Обряд дома Месгрейвов
В характере моего друга Холмса меня часто поражала одна странная особенность: хотя в своей умственной работе он был точнейшим и аккуратнейшим из людей, а его одежда всегда отличалась не только опрятностью, но даже изысканностью, во всем остальном это было самое беспорядочное существо в мире, и его привычки могли свести с ума любого человека, живущего с ним под одной кровлей.
Не то чтобы я сам был безупречен в этом отношении, сумбурная работа в Афганистане, еще усилившая мое врожденное пристрастие к кочевой жизни, сделала меня более безалаберным, чем это позволительно для врача. Но все же моя неаккуратность имеет известные границы, и когда я вижу, что человек держит свои сигары в ведерке для угля, табак – в носке персидской туфли, а письма, которые ждут ответа, прикалывает перочинным ножом к деревянной доске над камином, мне, право же, начинает казаться, будто я образец всех добродетелей. Кроме того, я всегда считал, что стрельба из пистолета, бесспорно, относится к такого рода развлечениям, которыми можно заниматься только под открытым небом. Поэтому, когда у Холмса появлялась охота стрелять и он, усевшись в кресло с револьвером и патронташем, начинал украшать противоположную стену патриотическим вензелем «К. В.»[20], выводя его при помощи пуль, я особенно остро чувствовал, что это занятие отнюдь не улучшает ни атмосферу, ни внешний вид нашей квартиры.

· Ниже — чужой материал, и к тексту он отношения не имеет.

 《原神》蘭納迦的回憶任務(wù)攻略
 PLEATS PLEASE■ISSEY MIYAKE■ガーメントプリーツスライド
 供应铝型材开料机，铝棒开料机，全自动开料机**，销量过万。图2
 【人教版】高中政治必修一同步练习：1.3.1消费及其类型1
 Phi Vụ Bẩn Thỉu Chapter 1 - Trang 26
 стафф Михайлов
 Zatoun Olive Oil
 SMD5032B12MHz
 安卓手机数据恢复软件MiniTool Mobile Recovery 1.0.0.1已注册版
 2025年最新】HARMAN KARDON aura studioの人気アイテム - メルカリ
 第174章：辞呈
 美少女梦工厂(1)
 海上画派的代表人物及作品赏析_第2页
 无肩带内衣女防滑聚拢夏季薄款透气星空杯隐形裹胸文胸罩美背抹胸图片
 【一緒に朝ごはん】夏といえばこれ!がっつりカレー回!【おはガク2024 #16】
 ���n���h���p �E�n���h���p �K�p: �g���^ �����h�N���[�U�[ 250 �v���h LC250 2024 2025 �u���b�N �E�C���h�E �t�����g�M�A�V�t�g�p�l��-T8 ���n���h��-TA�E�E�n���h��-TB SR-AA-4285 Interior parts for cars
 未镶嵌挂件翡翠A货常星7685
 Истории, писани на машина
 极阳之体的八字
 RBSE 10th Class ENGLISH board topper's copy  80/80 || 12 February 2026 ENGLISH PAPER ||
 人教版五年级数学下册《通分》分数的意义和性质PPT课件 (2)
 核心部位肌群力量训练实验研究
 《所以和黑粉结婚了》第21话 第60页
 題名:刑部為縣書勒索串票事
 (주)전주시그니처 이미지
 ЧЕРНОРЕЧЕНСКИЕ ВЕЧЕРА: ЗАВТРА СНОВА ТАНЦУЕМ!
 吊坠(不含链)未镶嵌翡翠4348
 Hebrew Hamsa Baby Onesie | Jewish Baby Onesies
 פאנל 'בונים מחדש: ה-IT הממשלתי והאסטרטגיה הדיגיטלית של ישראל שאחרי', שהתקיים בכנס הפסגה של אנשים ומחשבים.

Комнаты наши были вечно полны странных предметов, связанных с химией или с какой-нибудь уголовщиной, и эти реликвии постоянно оказывались в самых неожиданных местах, например в масленке, а то и в еще менее подходящем месте. Однако больше всего мучили меня бумаги Холмса. Он терпеть не мог уничтожать документы, особенно если они были связаны с делами, в которых он когда-либо принимал участие, но вот разобрать свои бумаги и привести их в порядок – на это у него хватало мужества не чаще одного или двух раз в год. Кажется, где-то в своих бессвязных записках я уже говорил, что приливы кипучей энергии, сопутствовавшие Холмсу в замечательных расследованиях, прославивших его имя, сменялись у него периодами безразличия, полного упадка сил. И тогда он по целым дням лежал на диване со своими любимыми книгами, лишь изредка поднимаясь, чтобы поиграть на скрипке. Таким образом, из месяца в месяц бумаг накапливалось все больше и больше, и все углы были загромождены пачками рукописей. Жечь эти рукописи ни в коем случае не разрешалось; никто, кроме их владельца, не имел права распоряжаться ими.